While we are at it: Never put multiple variable declarations on one line.

Commenting and spacing
You typically need on average one line of comment per line of source, explaining what is going on, and why you are doing it. At the top of each block (main program, file, function, block of code) needs to be a comment explaining the "ToO" or Theory of Operations of what is coming: "This is the catching function. The purpose of this program is to catch and count all purple elephants. This function catches them using a net. Input data is an array of GPS locations where elephants have been spotted using the purple camera. Output is a zoo of elephants".

Remember: The real consumer of your source code is not the compiler who turns it into an executable program. Compiling a program is trivial. Enhancing, debugging and maintaining it is hard. You need to make your code readable, because most of your future work will be reading code, understanding it, and changing it.

Your spacing conventions are inconsistent. Pick one, and follow it consistently. There are lots of C and C++ style guides on the net, use one.

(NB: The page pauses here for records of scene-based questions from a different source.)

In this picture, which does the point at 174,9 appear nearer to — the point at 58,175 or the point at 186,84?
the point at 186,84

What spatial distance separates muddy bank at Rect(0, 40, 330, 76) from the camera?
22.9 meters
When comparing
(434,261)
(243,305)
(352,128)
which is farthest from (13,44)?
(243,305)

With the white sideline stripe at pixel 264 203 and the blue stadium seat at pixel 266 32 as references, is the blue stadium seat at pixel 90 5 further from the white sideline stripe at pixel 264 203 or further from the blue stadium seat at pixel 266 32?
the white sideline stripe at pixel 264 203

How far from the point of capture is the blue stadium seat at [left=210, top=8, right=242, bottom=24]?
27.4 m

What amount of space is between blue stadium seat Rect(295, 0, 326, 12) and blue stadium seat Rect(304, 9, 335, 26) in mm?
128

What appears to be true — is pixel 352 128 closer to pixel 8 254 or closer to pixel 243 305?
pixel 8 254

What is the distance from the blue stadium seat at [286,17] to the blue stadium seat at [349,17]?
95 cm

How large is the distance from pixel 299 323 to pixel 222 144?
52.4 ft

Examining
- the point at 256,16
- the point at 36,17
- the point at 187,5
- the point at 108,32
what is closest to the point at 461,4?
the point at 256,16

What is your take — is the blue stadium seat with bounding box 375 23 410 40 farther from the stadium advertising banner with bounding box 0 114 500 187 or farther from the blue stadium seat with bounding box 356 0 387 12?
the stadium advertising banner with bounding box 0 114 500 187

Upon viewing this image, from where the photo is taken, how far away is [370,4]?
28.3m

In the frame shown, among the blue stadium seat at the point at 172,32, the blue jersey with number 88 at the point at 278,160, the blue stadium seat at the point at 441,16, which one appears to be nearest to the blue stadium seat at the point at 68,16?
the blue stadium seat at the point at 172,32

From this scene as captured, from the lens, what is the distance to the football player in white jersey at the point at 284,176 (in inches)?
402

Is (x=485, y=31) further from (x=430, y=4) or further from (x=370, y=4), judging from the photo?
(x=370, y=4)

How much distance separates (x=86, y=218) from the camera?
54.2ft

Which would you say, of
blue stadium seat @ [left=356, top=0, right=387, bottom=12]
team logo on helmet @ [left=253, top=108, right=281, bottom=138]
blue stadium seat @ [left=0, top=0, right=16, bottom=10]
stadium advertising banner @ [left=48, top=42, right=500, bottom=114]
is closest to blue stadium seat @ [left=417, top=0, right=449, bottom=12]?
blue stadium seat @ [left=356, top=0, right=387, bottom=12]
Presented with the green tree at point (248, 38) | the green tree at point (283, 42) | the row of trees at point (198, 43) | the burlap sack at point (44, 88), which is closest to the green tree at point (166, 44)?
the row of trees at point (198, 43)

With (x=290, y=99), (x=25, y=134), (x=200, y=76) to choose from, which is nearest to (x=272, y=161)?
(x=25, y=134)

Your spacing convention is crazy. Why are there spaces before the argv: "fopen( argv[ 2 ] , "w")" ? Why is the opening paren right after while, but then why is there a space after it in "while( ( ch = fgetc(source) ) != EOF )" ? Here is how I would write it: "while ( (ch=fgetc(source)) != EOF)". I took the inner expression (assigning the result of fgetc into ch) and packed it tightly. Like that the reader can see that this is one coherent block. Then spaces to delimit this block from the outer test. This trick works well, but only for inner and outer blocks; if you have 3-deep nesting, it stops working. Similar problem here in your code: "printf("Source: %s\n", argv[ 1 ] );": Why is printf and source bound closely together, while arg and its array index are falling apart?

Variables
Personally, I like to follow the C++ model: Variables are declared as late as possible. Namely when they are first used. Why? Because then they can be immediately initialized to a valid value. For example, you have "int ch" in your program. It is left uninitialized for a long time; some fool might use it, and get a nonsensical value (at least the compiler will warn you, but warnings are easy to ignore). Another good practice is to declare variables in the tightest possible enclosing block. For example, your ch remains in scope after the copy loop: someone might use it, without knowing that it is no longer valid. If the variable goes out of scope, that won't even compile, so that mistake the compiler prevents.